URL-encoding of external-id values in Wikidata frontend breaks (some) links
Closed, ResolvedPublic

Description

Values of external-id properties link to the external database entry from the Wikidata frontend. In some cases the external weblink is not working due to URL-encoding of special characters within the external identifier, such as %, &, =, and maybe others. An example is https://www.wikidata.org/wiki/Q325887#P3520 with the correct identifier W%D6LLEKLA01. The extra URL-encoding translates it to W%25D6LLEKLA01 which is not working.

I originally requested an update at wikidata:MediaWiki talk:Gadget-AuthorityControl.js, but I learnt that this gadget is no longer responsible for the linking.

Event Timeline

Spaces can also cause problems: Obviously a space " " gets encoded as a plus "+". This breaks the links generated for Iconclass notation (P1256). For example http://iconclass.org/11H(COSMAS+&+DAMIAN) generated from "11H(COSMAS & DAMIAN)" instead of http://iconclass.org/rkd/11H(COSMAS%20&%20DAMIAN)/ (from this item).

@Marsupium Have you tried using the wmflabs tool wikidata-externalid-url? I used it for the formatter URL for Twitch game ID (P4467) in September because of the space issue, and it worked without any changes to the actual Toolforge code.

@Marsupium Have you tried using the wmflabs tool wikidata-externalid-url? I used it for the formatter URL for Twitch game ID (P4467) in September because of the space issue, and it worked without any changes to the actual Toolforge code.

Yes, I found that workaround in the end and then forgot to report here. Thanks for mentioning it!

Does the frontend need to URL encode external IDs? If they are meant to be resolvable there should be no need to do so in the first place right?

Turns out this is also a problem within WDQS. When it comes to IDs and URIs is there a reason for encoding this type of information in the first place instead of leaving that to applications?
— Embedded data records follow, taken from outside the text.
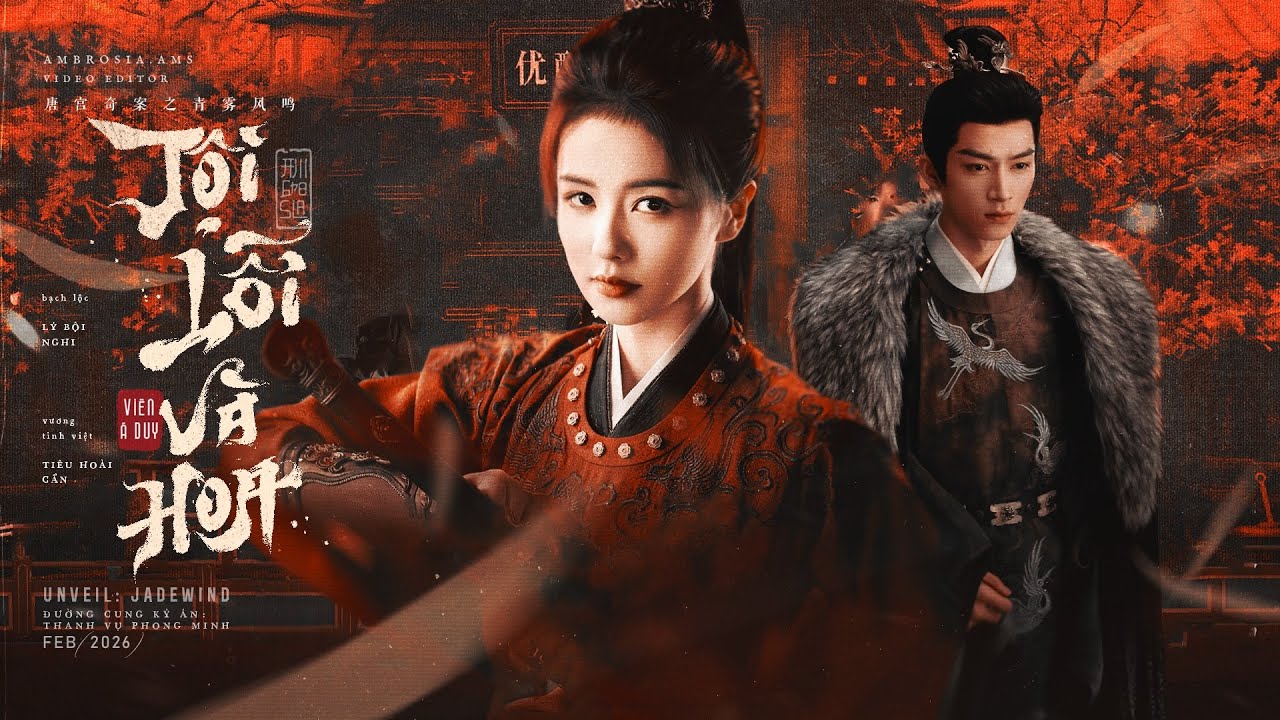 vietsub | tội lỗi và hoa - VIÊN Á DUY | 罪与花 - 袁娅维 | OST Đường Cung Kỳ Án 唐宫奇案之青雾风鸣 | Unveil Jadewind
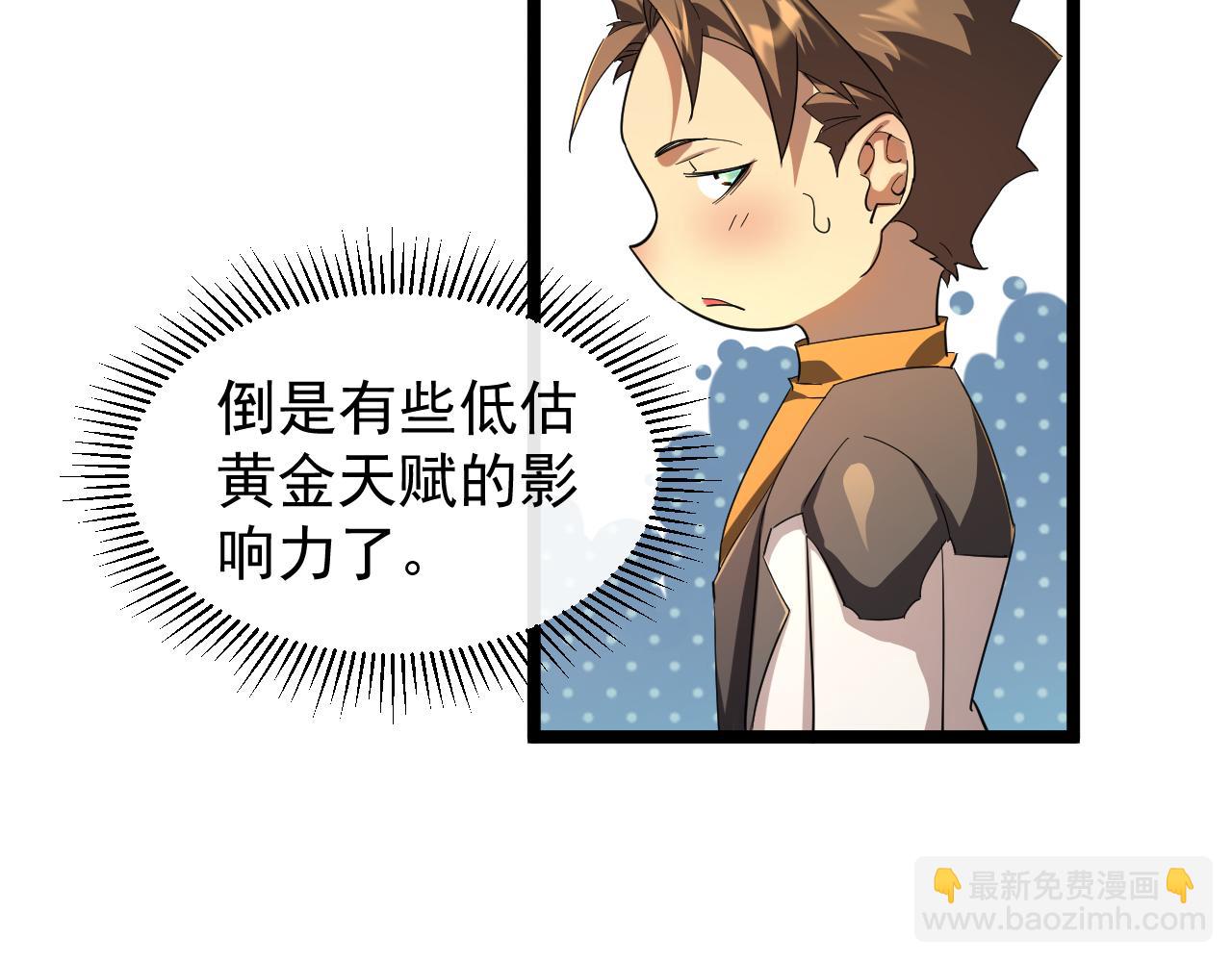 第010章 阴谋再现(1/3)-第10话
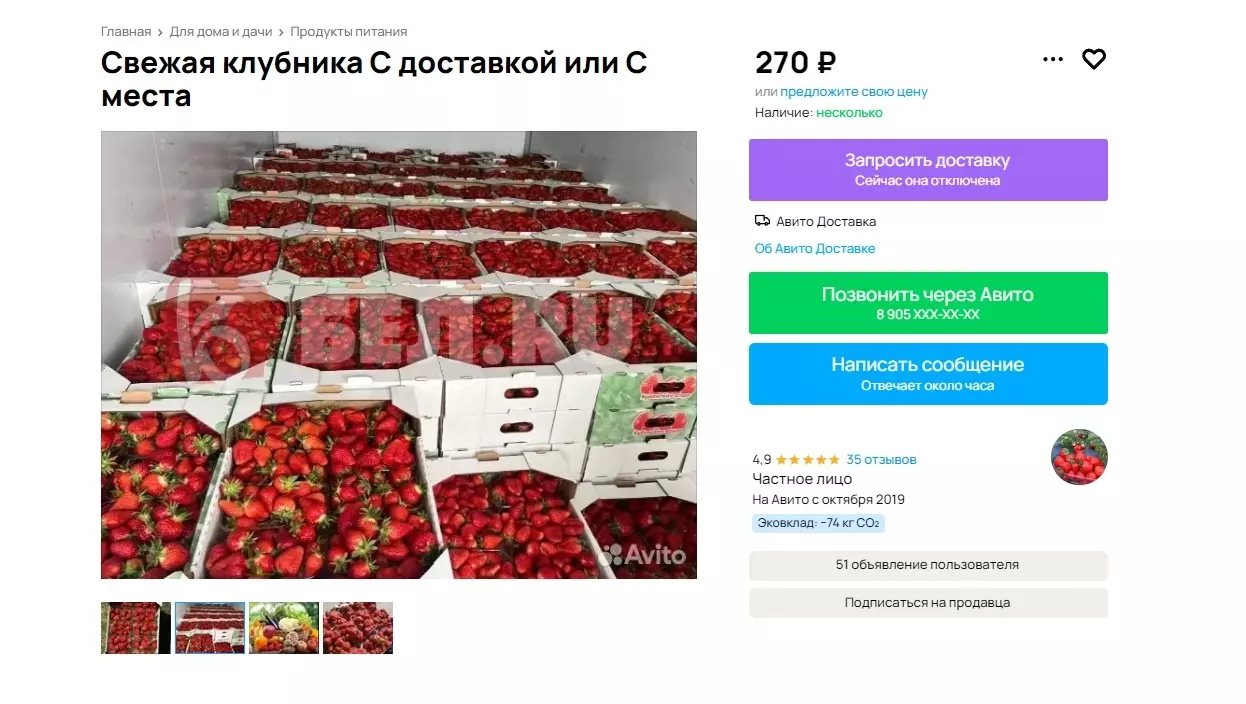 Покупка клубники в Белгороде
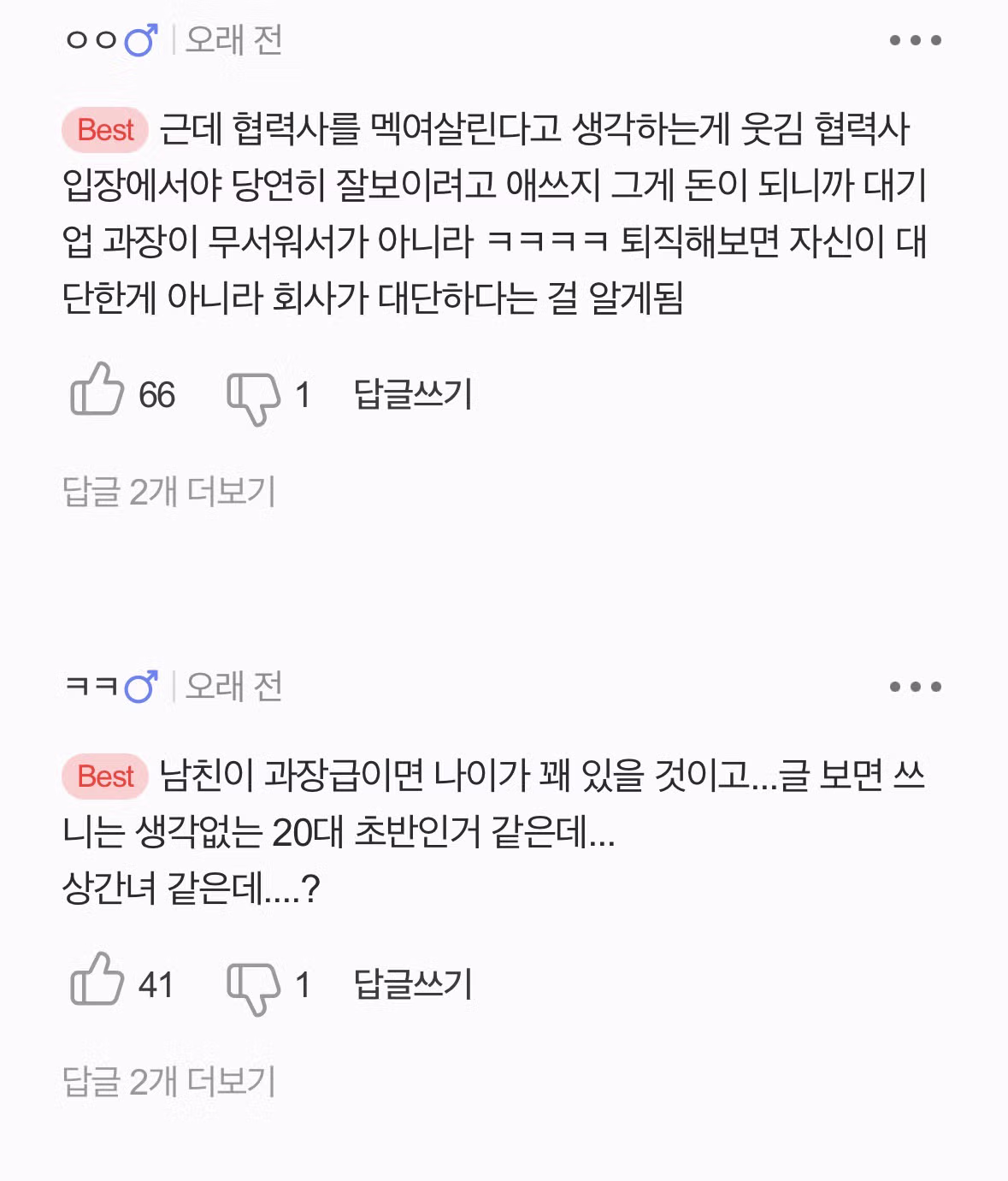 대기업 재직자의 위엄을 실근감하게 느낀 사례 - 인벤 인기글 이미지 2 - 밈카세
https://www.wikidata.org/wiki/Property:P2000 is another one that's affected by the incorrect encoding of spaces to '+'. Given that these values are strings like "Cantigas de Santa Maria", which generates a failing link of http://www1.cpdl.org/wiki/index.php/Cantigas+de+Santa+Maria, it probably fails more often that it works. It should be encoded as %20, which would work everywhere.

I report here my issue: "As reported in https://www.wikidata.org/wiki/Property_talk:P9112#ID_IFLA_link_to_an_error_page, the link generated by https://www.wikidata.org/wiki/Property:P9112 always encodes # as %23 ( e.g. in https://www.wikidata.org/wiki/Q719309#P9112 links to https://www.iflastandards.info/unimarc/terms/key%23ab ), causing in fact a wrong link." Are we sure this is "low" priority? Thanks in advance!

Lydia_Pintscher raised the priority of this task from Low to Medium.Feb 12 2021, 5:12 PM
Lydia_Pintscher added a subscriber: Lydia_Pintscher.

No, Given the number of reports let's raise it.

Lydia_Pintscher claimed this task.

I believe the changes in T271126 fixed this. If you still find cases that don't work please reopen.